Nonis's bold moves silence doubters
As the regular season ends and praise is heaped on the coach and netminder, let's not forget the GM who made it all happen
Roberto Luongo has been more than any Canucks fan could have hoped for. And Alain Vigneault deserves plenty of credit for implementing a system his players bought into even when it looked like they had run out of goals only six weeks into the season. Both have done a remarkable job in their first year with the Canucks, and both deserve the many accolades that have been heaped upon them. But lost in all of the excitement about this hockey team–in the playoffs for the first time since 2004–is the necessary praise for the man who put all of the pieces of this puzzle together.
Dave Nonis took more than his share of verbal darts when things weren't going well in the first half of the season. Had he given up too much to get Luongo? Had he given the netminder too much to agree to the long-term deal? Had he acted too soon to make Marc Crawford the fall guy for the team's inability to make the playoffs last year? Had he made the right call with Vigneault, a winner wherever he'd coached but a guy who hadn't coached at the National Hockey League level in six years? Had he overpaid to land Willie Mitchell as an unrestricted free agent last summer? Had he missed the boat by not re-signing Anson Carter to a multiyear deal? Had he made a mistake in letting Ed Jovanovski dart to the desert? Did he know what he was getting when he brought in Taylor Pyatt? What was he thinking when he signed Jan Bulis, Marc Chouinard, and Tommi Santala? Why did he have so many players who appeared to do the same thing, almost none of whom could score goals? How long was he going to sit by and watch his team struggle before pulling the trigger on a big trade to get some offence? Did he make the right moves adding the depth guys he did at the NHL trade deadline? Ultimately, was Nonis the right man for the job?
Nobody seems to be asking those questions anymore (okay, some are still waiting for answers about Chouinard, Santala, and Bulis). But through patience and a belief in himself and the staff he's assembled around him, Nonis has done more than provide answers. He's brought the excitement of the playoffs back to town, and with them he's given Canucks fans reason to believe that this team has the ability to make some noise this spring.
For the longest time, he was trapped in the shadow of the man he replaced in the summer of 2004. And last season, Nonis tried to make a go of it with the same cast of characters Brian Burke had shown unwavering loyalty to for years and years. But it was obvious by the end of last season–on the ice and in the locker room–that the time had come to burn the Burke blueprint for the Vancouver Canucks and start over.
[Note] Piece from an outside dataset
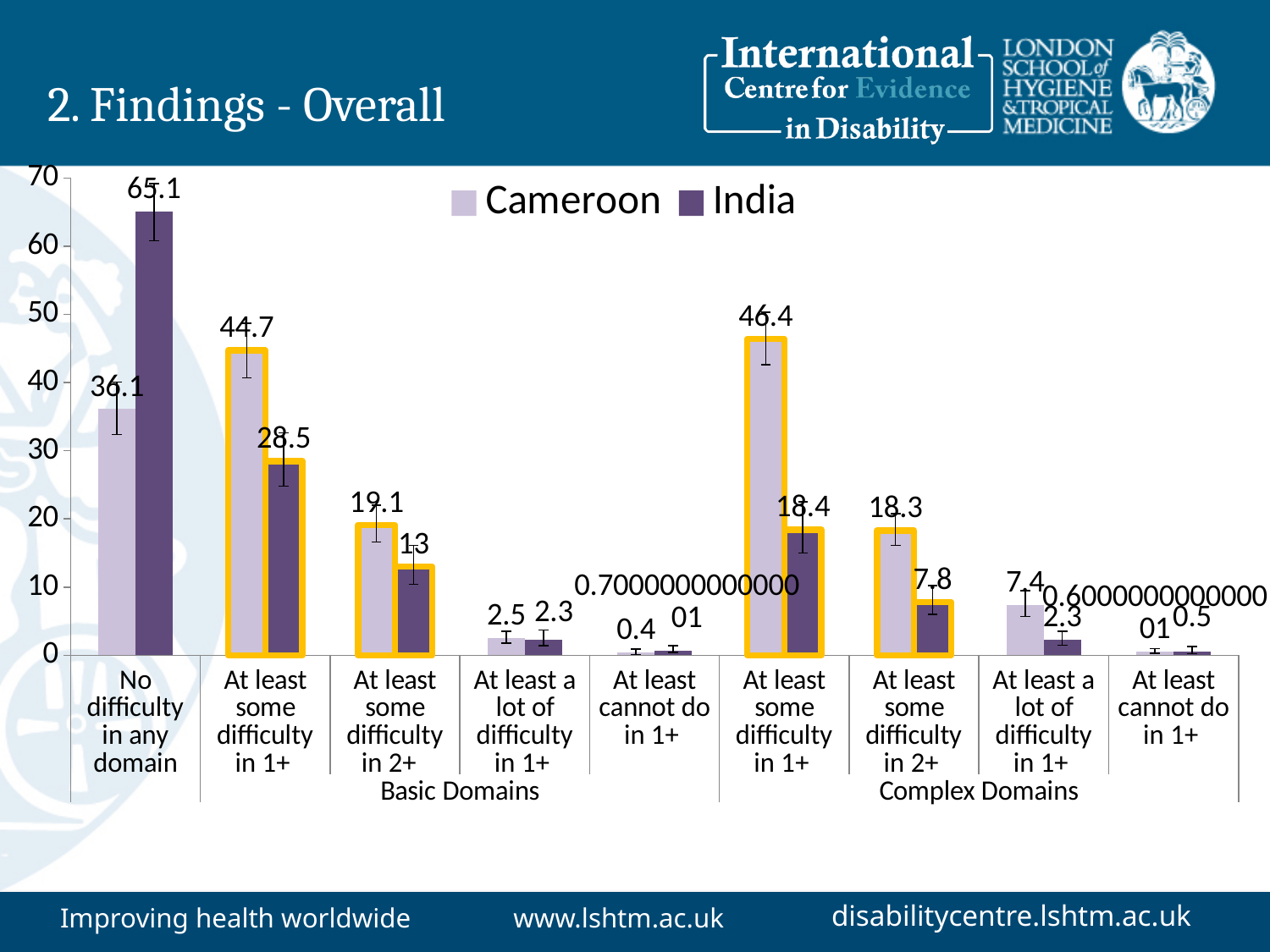
What is the difference between the India and Cameroon values for 'No difficulty in any domain'? 29 Which category has the highest Cameroon value? At least some difficulty in 1+ (Complex Domains) How many series does the legend list? 2 What is the difference between the Cameroon and India values for 'At least some difficulty in 1+' in the Basic Domains? 16.2 What is the value for Cameroon for 'At least some difficulty in 1+' in the Complex Domains? 46.4 What kind of chart is shown on the slide? Bar chart What is the value for India for 'No difficulty in any domain'? 65.1 Which category has the highest India value? No difficulty in any domain What is the value for Cameroon for 'At least some difficulty in 1+' in the Basic Domains? 44.7 Which series has the higher value for 'At least some difficulty in 2+' in the Basic Domains, Cameroon or India? Cameroon Which series has the higher value for 'No difficulty in any domain', Cameroon or India? India What is the value for India for 'At least some difficulty in 2+' in the Complex Domains? 7.8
First went the coach, followed closely by the brooding star forward, and it now looks like Nonis could not have made better moves for his hockey club if he'd had a crystal ball to see how it would all play out. Replacing Crawford with Vigneault has looked like a stroke of genius for a hockey club that needed a new approach and required accountability from its star players and grinders alike. And with the coaching change, Nonis was only getting started.
Merely getting Mike Keenan to take Todd Bertuzzi and his ample baggage off the Canucks' hands would have been a victory in itself. Getting the Panthers to throw in Luongo has already become a trade hockey people will point to for years as one of the most lopsided deals the game has ever seen.
Now, it's not just Nonis–he'd be the first to tell you that–but also his management team, which includes Steve Tambellini, Lorne Henning, Stan Smyl, and others who deserve kudos. However, Nonis is the guy who took the heat in the first half of the season, so he deserves the lion's share of the praise as well.
It couldn't have been easy and certainly not much fun in the first few months of the year to watch his team struggle to score the way it did (or didn't). And even with out-of-this-world netminding, the Canucks knew they'd have to put a few pucks in along the way if they were going to win hockey games.
It would have been easy–and few could have faulted Nonis–if the Canucks general manager had made a few moves prior to Christmas in an attempt to jolt his team out of its funk. But he didn't. He held firm in his faith that his guys would eventually figure it out. They did, and Nonis is looking smarter by the day because of it.
Nonis was part of the front-office structure that tried to build a Canucks team with panache. It was fun to watch in the regular season but a colossal flop at this time of year. So with two bold moves, Nonis turned the outlook of the organization 180 degrees and went with a defence-first strategy in front of a virtually impenetrable netminder–and look where the Vancouver Canucks are.
They're Northwest Division champions and in the postseason for the first time in three years, which is where the GM always believed they could and would be. It's up to the coaching staff and players now to see how far they can ride the wave they've been on since Christmas.
Luongo is going to be called on to carry the Canucks on his sturdy shoulders, and Vigneault has to find a way to keep pushing all the right buttons. And although those two are bound to receive much of the credit for any playoff success the Canucks have, hockey fans would do well to keep in mind the man who brought those two to town–and who, in his own quiet style, transformed the Canucks into a winner again.